▸ **OBJECTIVE**
Can you recast the lines below as a numbered list, dropping the blank lines and leaving out the pictures?
— begin RECORDS TO PROCESS —
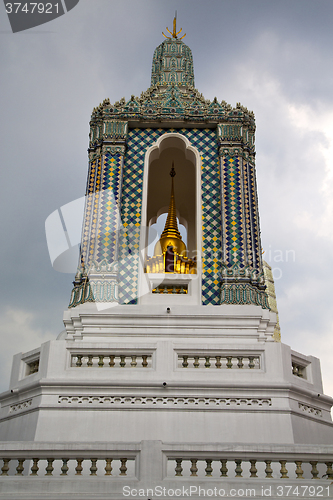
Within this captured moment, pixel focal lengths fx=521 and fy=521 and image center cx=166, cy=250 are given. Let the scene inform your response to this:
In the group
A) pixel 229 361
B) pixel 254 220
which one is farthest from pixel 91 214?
pixel 229 361

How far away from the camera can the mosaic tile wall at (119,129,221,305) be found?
11781 mm

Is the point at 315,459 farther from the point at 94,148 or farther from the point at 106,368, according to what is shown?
the point at 94,148

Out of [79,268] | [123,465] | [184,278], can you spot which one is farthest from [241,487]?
[79,268]

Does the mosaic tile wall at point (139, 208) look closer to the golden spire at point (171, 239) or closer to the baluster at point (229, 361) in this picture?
the golden spire at point (171, 239)

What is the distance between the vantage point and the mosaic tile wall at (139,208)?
11.8m

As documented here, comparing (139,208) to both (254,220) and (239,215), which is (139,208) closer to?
(239,215)

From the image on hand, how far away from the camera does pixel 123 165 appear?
520 inches

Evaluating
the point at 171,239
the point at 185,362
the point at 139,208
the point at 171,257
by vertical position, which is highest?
the point at 171,239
— end RECORDS TO PROCESS —
▸ **RIGHT ANSWER**
1. Within this captured moment, pixel focal lengths fx=521 and fy=521 and image center cx=166, cy=250 are given. Let the scene inform your response to this:
2. In the group
3. A) pixel 229 361
4. B) pixel 254 220
5. which one is farthest from pixel 91 214?
6. pixel 229 361
7. How far away from the camera can the mosaic tile wall at (119,129,221,305) be found?
8. 11781 mm
9. Is the point at 315,459 farther from the point at 94,148 or farther from the point at 106,368, according to what is shown?
10. the point at 94,148
11. Out of [79,268] | [123,465] | [184,278], can you spot which one is farthest from [241,487]?
12. [79,268]
13. Does the mosaic tile wall at point (139, 208) look closer to the golden spire at point (171, 239) or closer to the baluster at point (229, 361) in this picture?
14. the golden spire at point (171, 239)
15. What is the distance between the vantage point and the mosaic tile wall at (139,208)?
16. 11.8m
17. As documented here, comparing (139,208) to both (254,220) and (239,215), which is (139,208) closer to?
18. (239,215)
19. From the image on hand, how far away from the camera does pixel 123 165 appear?
20. 520 inches
21. Evaluating
22. the point at 171,239
23. the point at 185,362
24. the point at 139,208
25. the point at 171,257
26. by vertical position, which is highest?
27. the point at 171,239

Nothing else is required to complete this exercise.